Ed è proprio la cultura hip hop di prima metà anni Novanta che accende la scintilla: «In principio furono i graffiti, poi venne la musica: come tanti mi sono chiuso in cameretta a produrre beat ma serviva una strumentazione adatta. Facevo il porta pizze e compravo quel che potevo: giradischi, batterie elettroniche, mixer, campionatori... Non mi sono più fermato». L’hip hop apre la strada e detta il ritmo di inizio percorso, poi arrivano «King Tubby e la dub, la musica popolare sarda e del mondo, i paesaggi sonori e la scuola di Raymond Murray Schafer, l’ambient e la musica elettroacustica. Da qualche anno sono molto attratto dalla cumbia, dalle musiche tropicali, dalle nuove sonorità dal mondo e dalle contaminazioni. E poi i paesaggi, le case non finite, il mare, le foreste e l’archeologia. La buona cucina, le lingue, i libri e l’arte». Un vulcano in continua e fragorosa eruzione Arrogalla, la cui prima opera è stata “Su granitu ‘e arrana”: «Una composizione dub, uno scambio con l’artista “Tostoini” (Roberta Ragona - ndr): un quadro in cambio di una musica. Da allora prima su Myspace e poi su netlabel con etichette discografiche che pubblicavano solo online con licenza Creative Commons, come la francese “Libre Comme Lair”, ho iniziato a pubblicare le mie cose».
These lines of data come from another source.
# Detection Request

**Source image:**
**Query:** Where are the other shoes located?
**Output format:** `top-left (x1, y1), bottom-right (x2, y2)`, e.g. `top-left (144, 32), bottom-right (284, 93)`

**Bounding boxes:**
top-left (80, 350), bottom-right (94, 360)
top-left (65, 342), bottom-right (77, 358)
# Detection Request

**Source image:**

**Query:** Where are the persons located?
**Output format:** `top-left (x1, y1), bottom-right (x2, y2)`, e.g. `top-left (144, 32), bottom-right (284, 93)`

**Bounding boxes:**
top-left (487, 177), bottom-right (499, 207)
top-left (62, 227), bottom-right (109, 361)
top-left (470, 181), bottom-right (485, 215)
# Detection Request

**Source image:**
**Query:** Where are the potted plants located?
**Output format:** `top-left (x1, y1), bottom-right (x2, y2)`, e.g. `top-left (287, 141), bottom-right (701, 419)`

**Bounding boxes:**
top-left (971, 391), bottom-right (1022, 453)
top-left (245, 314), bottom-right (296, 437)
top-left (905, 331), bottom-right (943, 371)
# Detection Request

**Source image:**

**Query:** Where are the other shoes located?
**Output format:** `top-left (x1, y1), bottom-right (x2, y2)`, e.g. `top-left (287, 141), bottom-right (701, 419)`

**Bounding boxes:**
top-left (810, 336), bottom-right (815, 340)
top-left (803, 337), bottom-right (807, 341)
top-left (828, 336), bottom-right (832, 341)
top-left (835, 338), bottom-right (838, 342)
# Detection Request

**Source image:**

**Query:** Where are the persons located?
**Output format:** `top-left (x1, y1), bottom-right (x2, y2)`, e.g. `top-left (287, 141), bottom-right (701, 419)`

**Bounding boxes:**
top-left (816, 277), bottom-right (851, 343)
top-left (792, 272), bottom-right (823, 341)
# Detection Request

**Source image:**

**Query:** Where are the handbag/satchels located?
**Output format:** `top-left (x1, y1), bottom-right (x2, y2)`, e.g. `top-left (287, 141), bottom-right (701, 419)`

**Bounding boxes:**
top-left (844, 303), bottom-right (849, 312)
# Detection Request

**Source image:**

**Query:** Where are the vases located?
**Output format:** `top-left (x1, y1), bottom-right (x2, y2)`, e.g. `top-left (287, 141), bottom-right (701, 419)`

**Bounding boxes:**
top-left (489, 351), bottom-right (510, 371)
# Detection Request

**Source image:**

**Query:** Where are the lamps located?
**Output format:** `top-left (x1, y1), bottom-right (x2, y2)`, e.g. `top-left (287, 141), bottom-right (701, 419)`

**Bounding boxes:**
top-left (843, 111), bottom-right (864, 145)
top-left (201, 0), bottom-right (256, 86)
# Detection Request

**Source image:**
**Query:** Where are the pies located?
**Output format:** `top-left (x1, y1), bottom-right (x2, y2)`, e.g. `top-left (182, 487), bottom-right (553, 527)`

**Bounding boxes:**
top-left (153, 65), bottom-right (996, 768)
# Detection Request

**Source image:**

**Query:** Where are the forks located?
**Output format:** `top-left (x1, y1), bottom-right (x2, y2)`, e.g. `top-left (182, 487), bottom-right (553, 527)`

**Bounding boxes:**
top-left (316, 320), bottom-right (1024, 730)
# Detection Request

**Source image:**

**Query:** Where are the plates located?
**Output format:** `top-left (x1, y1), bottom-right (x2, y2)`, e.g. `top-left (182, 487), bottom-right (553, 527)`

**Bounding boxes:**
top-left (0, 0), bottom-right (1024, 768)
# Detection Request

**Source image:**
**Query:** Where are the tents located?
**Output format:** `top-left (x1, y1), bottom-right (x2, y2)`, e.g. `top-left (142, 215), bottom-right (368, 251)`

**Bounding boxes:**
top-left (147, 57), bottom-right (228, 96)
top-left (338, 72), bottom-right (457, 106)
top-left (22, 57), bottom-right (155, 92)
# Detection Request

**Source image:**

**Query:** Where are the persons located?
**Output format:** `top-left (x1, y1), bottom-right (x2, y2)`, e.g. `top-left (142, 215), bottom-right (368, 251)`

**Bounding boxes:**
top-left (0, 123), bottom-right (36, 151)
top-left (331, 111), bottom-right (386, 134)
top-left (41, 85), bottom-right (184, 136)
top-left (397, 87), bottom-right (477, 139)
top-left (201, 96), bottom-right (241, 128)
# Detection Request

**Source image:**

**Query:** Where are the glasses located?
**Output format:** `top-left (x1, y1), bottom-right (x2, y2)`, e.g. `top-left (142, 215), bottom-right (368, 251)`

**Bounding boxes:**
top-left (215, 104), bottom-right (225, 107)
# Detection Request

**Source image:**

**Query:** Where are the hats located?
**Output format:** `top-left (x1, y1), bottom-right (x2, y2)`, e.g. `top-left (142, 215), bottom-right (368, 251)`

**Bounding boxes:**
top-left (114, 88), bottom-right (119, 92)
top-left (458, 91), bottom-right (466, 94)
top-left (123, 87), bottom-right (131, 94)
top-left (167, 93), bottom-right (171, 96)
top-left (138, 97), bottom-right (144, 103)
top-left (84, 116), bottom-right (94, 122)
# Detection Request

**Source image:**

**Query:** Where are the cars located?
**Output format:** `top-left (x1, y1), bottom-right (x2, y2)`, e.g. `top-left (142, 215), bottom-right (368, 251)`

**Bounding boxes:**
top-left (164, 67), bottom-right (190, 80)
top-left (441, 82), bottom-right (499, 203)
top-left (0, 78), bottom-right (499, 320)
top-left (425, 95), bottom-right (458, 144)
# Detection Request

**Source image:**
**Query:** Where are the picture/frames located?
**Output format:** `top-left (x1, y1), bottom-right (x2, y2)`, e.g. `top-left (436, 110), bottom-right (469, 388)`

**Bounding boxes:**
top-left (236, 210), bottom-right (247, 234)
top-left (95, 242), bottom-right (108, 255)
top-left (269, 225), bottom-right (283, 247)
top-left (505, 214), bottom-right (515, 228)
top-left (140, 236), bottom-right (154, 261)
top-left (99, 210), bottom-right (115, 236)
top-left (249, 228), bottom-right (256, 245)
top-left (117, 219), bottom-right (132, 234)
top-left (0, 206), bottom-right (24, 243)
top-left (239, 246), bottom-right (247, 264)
Arte, e ricerca: «Non si può scindere la ricerca dalla vita. Tutto quello che si vive è alla base della ricerca e la ricerca è la base della crescita umana». Arte, e contaminazione: «Viviamo in tempi bui, di chiusure e arroccamenti. Oggi la contaminazione è in tutti i sensi un vero e proprio atto politico, alla base di qualsiasi evoluzione – spiega –. Parlando di musica occidentale tutto è stato già scritto, esplorato. Cosa rimane? Restano i paesaggi in costante mutamento, i silenzi, gli errori, gli scarti, le porcherie ma soprattutto la capacità di associare elementi diversissimi nel modo più folle e fantasioso possibile». Via allora alle collaborazione con il suo socio Giacomo Casti, la compagnia “Antas Teatro” di San Sperate e l’amica Michela Murgia; con Chiara Murru e Le Ragazze Terribili (#KOI e Escape), con Flavio Soriga e gli Scrittori da Palco, e Bruno Tognolini, “Tuttestorie” e l’Associazione “Cherimus” con cui ha dato vita a due progetti tra cooperazione e arte contemporanea in Tunisia e Kenya. Giusto per citarne alcune.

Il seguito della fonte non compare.